## WORK REQUEST 1
Answer these questions about the text on mouth breathing:
(a) On which podcast did Huberman speak?
(b) What does Huberman say we should all be able to do with our tongues?
(c) According to the text, what does breathing through your mouth allow that can cause these side effects?
## WORK REQUEST 2
Write the next part of the text on mouth breathing, picking up after its final sentence.

══ TEXT

Dr Andrew Huberman, American neuroscientist and podcaster, has given his take on the widely spread theory.

On the podcast Modern Wisdom, Huberman said: "People, and in particular children, who over-use mouth breathing as opposed to nasal breathing have changes in the structure of the face that makes them far more unattractive than if they were to mouth breathe.

"The characteristic change in the face when one over-does mouth breathing is that the chin starts to move back towards the neck and the eyes become droopy because there is less use of the sinuses."

Huberman advises that we should all be able to place our tongues on the roof of our mouths without feeling our teeth with ease.

If you struggle, you may be a mouth breather - which can also cause under-eye bags and a downward slant of the eyes.

We should all be trying to breathe through our noses (Getty Stock Image)
We should all be trying to breathe through our noses (Getty Stock Image)

Breathing through your mouth allows less oxygen to be breathed in - which can cause these side effects.

════
══ RECORDS SUPPLIED

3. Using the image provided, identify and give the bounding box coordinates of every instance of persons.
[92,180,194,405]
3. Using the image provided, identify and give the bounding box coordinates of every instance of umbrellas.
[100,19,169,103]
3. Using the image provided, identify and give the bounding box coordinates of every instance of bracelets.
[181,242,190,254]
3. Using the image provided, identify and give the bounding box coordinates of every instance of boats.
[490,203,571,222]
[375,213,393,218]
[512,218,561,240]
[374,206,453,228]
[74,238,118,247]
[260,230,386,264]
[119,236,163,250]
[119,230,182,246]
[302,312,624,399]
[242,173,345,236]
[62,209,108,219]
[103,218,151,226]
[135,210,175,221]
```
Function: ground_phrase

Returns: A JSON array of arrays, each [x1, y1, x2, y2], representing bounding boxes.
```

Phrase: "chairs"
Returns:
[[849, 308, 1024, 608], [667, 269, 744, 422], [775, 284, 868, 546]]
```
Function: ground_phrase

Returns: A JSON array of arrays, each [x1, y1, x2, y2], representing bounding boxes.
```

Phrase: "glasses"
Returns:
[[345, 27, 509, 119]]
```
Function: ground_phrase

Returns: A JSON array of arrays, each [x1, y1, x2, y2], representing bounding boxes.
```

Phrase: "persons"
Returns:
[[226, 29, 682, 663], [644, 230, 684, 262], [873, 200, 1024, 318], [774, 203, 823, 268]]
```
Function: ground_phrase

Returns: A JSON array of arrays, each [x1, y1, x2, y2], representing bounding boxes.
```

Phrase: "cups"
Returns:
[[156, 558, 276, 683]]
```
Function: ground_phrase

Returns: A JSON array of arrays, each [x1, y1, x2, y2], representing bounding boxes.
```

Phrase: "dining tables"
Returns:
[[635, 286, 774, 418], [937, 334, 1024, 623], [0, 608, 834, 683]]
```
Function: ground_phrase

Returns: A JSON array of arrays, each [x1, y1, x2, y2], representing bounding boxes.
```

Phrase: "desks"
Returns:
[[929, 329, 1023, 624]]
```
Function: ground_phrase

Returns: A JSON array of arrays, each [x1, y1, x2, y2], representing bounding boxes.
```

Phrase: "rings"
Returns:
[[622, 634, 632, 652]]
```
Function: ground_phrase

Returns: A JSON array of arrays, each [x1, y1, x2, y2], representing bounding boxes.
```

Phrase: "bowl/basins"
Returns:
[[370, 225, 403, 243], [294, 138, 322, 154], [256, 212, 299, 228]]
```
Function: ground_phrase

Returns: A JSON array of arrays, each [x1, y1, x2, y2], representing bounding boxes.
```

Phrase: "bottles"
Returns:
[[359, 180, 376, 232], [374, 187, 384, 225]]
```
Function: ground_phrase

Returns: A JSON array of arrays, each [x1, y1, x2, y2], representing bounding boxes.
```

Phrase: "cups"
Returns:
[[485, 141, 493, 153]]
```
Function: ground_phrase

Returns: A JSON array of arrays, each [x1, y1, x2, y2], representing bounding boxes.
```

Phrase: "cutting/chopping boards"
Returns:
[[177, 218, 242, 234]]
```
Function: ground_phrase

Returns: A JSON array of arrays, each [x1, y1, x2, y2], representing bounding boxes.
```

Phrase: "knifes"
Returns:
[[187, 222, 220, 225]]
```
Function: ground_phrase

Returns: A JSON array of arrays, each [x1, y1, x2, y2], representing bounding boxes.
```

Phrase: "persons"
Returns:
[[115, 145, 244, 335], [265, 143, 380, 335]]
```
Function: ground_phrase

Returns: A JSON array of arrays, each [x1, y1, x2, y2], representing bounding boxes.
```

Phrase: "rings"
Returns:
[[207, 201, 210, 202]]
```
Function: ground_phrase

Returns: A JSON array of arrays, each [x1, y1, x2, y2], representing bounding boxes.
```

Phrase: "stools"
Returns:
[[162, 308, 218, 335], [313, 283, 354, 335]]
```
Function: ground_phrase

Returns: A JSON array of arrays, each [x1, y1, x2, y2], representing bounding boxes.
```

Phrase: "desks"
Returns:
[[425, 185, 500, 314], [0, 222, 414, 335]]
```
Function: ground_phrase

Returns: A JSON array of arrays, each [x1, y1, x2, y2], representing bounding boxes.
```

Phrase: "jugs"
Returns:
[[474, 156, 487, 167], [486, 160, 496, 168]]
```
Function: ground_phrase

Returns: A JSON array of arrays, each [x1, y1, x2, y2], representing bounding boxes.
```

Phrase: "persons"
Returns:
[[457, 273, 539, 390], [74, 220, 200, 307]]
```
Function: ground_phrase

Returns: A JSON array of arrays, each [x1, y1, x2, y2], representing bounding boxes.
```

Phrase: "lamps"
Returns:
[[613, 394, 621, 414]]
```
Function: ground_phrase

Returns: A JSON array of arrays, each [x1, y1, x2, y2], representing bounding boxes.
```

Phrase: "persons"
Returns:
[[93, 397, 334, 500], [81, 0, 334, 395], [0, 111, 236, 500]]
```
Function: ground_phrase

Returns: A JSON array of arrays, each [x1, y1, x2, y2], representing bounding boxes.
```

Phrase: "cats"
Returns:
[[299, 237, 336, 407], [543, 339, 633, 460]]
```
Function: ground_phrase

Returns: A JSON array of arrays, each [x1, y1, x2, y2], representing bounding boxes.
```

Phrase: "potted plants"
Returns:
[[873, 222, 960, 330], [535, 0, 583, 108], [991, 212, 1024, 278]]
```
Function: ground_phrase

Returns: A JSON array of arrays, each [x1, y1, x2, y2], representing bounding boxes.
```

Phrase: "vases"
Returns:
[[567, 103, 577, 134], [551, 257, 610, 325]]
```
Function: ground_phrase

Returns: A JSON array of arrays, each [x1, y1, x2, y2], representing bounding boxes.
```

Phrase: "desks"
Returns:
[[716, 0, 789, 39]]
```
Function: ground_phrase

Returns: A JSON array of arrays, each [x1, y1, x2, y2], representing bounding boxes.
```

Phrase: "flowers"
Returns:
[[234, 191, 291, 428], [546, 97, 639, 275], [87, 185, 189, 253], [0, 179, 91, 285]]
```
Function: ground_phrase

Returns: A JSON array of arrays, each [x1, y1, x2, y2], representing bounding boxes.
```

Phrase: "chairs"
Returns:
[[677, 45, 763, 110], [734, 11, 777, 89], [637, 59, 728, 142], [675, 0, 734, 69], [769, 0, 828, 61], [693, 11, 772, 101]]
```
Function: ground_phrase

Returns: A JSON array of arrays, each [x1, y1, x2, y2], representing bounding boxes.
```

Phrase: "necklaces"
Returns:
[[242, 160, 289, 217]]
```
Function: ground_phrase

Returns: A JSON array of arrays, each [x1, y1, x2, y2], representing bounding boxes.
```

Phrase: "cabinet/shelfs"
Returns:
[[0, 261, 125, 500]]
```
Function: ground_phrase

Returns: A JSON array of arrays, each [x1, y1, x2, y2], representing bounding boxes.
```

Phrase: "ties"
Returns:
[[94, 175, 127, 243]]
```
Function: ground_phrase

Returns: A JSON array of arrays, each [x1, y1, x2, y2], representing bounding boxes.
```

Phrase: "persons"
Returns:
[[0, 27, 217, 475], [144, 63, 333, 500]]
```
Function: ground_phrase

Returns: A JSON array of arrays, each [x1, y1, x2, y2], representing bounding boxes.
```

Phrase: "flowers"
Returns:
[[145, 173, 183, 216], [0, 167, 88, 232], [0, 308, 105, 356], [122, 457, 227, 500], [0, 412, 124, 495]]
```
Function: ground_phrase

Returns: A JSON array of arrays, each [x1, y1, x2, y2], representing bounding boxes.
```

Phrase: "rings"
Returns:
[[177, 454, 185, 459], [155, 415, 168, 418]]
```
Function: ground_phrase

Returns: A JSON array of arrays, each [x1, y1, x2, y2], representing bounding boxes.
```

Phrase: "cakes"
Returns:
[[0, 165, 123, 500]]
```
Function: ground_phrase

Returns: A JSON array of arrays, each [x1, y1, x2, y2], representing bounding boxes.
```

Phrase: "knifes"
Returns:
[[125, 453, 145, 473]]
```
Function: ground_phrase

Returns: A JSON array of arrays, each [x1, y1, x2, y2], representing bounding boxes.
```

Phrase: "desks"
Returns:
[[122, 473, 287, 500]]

════

## REPLY 1
(a) Modern Wisdom.
(b) Place our tongues on the roof of our mouths with ease, without feeling our teeth.
(c) It allows less oxygen to be breathed in.

## REPLY 2
Huberman added: 'Deliberately nasal breathing through most of your cardiovascular training will help dilate the sinuses which leads to better air flow which makes nasal breathing easier."

Practice makes perfect.

The author of 'author of Breath: The New Science of a Lost Art', James Nestor, told the Daily Mail that he was informed a health issue he had was the result of not nasal breathing.

He said: "I thought she was insane. I fixed it. And I have not had one of those issues since. That was more than 10 years ago."

He added: "We should breathe the way we have naturally evolved to breathe.

"There is nothing really fancy about it, just look at a healthy infant breathing into its belly and through the nose in a slow-paced rhythm."

According to Nestor, approximately 60% of people mouth breathe when they sleep - which, as per the British Snoring and Sleep Apnoea Association, can worsen snoring.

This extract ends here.